C'est le lieu de rappeler que chaque Etat a légitimement le droit de prendre des mesures d'intérêt public visant à assurer le maintien de l'ordre public notamment. Ces mesures peuvent atteindre un individu dans sa vie, son intégrité corporelle ou sa liberté, sans pour autant qu'elles soient considérées comme déterminantes en matière d'asile. Elles ne deviennent illégitimes qu'à partir du moment où l'Etat intervient à l'encontre d'une personne pour des raisons non plus d'intérêt public, mais liées à sa race, à sa religion, à sa nationalité, à son appartenance à un groupe social ou aux opinions politiques.

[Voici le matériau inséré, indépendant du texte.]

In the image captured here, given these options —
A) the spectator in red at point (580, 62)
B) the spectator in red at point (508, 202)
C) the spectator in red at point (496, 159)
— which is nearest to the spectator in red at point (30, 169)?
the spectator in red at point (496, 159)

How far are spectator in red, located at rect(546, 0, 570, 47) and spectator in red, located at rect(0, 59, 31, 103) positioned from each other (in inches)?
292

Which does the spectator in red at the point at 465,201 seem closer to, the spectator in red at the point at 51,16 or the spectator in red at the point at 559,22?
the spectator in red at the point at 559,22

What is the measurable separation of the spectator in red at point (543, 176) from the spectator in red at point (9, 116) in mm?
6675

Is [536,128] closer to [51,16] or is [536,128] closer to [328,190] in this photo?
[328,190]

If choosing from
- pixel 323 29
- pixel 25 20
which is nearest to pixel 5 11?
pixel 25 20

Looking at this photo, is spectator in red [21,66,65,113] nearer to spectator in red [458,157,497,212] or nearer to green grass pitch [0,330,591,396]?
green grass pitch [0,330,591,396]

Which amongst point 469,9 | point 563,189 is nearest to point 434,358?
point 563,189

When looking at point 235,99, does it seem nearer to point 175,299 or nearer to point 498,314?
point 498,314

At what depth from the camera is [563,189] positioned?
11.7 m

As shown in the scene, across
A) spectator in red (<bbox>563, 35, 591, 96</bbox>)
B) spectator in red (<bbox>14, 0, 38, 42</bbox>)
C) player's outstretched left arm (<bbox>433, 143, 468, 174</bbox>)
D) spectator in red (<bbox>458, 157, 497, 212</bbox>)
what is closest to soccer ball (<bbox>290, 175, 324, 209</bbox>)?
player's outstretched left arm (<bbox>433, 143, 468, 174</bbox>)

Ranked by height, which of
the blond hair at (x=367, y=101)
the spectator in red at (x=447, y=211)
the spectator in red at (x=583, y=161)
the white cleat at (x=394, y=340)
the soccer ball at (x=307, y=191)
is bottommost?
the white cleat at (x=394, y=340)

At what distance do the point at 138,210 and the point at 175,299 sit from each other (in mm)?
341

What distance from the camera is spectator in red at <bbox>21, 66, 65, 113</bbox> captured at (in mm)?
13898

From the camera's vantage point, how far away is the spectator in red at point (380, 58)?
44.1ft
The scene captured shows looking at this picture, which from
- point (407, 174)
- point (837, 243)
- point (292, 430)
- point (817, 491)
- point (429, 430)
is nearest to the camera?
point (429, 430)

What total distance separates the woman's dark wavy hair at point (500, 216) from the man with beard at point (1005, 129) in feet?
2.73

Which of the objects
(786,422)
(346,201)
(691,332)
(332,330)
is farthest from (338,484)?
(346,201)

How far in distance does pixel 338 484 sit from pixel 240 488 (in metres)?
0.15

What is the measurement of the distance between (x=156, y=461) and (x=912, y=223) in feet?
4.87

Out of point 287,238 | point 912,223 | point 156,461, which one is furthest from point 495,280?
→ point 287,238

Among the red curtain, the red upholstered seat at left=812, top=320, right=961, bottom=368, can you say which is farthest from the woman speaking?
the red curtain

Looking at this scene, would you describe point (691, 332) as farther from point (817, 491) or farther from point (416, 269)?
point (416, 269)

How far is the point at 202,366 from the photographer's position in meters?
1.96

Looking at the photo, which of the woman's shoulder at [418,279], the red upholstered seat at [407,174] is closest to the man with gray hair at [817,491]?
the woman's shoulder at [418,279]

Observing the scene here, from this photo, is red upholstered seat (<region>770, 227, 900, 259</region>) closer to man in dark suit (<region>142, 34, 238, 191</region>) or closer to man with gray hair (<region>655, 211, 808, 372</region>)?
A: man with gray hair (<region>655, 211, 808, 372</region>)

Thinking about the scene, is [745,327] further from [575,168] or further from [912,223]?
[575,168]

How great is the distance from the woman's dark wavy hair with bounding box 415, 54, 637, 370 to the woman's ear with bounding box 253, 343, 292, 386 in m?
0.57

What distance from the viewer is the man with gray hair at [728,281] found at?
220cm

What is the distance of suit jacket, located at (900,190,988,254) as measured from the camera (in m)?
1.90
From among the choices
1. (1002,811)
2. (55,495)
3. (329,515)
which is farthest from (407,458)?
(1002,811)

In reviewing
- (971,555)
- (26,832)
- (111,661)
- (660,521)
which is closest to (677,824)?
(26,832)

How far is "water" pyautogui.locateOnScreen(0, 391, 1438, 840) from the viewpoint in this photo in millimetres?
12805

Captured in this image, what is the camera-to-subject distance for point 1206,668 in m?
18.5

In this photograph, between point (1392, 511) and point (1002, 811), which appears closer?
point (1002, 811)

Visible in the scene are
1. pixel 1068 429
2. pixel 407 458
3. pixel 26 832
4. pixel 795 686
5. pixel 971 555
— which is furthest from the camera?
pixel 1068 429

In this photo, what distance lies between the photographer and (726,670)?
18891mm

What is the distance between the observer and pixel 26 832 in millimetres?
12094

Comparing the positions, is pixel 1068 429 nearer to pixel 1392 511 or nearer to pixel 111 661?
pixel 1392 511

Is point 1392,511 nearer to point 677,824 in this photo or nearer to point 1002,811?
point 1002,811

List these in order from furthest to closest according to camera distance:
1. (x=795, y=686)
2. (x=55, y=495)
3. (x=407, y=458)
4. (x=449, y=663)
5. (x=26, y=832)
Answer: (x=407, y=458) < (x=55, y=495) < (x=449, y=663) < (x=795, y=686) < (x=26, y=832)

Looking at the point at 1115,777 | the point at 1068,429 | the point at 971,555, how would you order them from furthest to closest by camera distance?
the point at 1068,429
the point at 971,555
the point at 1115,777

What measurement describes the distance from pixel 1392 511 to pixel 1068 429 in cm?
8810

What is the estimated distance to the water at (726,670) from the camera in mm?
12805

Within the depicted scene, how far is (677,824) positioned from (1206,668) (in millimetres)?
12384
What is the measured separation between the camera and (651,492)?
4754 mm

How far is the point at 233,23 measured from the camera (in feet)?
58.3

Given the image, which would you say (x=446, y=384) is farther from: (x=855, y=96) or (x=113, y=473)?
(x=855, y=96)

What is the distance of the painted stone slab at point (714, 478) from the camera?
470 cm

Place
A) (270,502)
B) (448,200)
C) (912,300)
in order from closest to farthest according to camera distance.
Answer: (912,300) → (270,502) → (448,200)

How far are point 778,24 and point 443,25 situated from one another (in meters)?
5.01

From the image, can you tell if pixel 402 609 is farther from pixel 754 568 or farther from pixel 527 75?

Il faut que, dans le cas concret, les mesures étatiques prises ou envisagées apparaissent objectivement disproportionnées par rapport aux buts d'intérêt public poursuivis et inspirées par des considérations politiques ou analogues (cf. W. Kälin, op. cit., p. 89s et 102ss; A. Achermann/C. Hausammann, op. cit., p. 41s; S. Werenfels, op. cit., p. 244ss, spéc. 248). La condamnation (non exécutée) ou la poursuite pénale est pertinente en matière d'asile lorsque l'Etat admet clairement qu'il cherche à atteindre la personne concernée pour des motifs d'ordre politique ou analogue, ou qu'il lui impute pour les mêmes motifs un délit qu'elle n'a pas commis, ou encore qu'il aggrave la situation de l'auteur du délit de droit commun pour des motifs déterminants en matière d'asile (cf. W. Kälin, op. cit., p. 113s). Tel n'est cependant pas le cas en l'espèce. 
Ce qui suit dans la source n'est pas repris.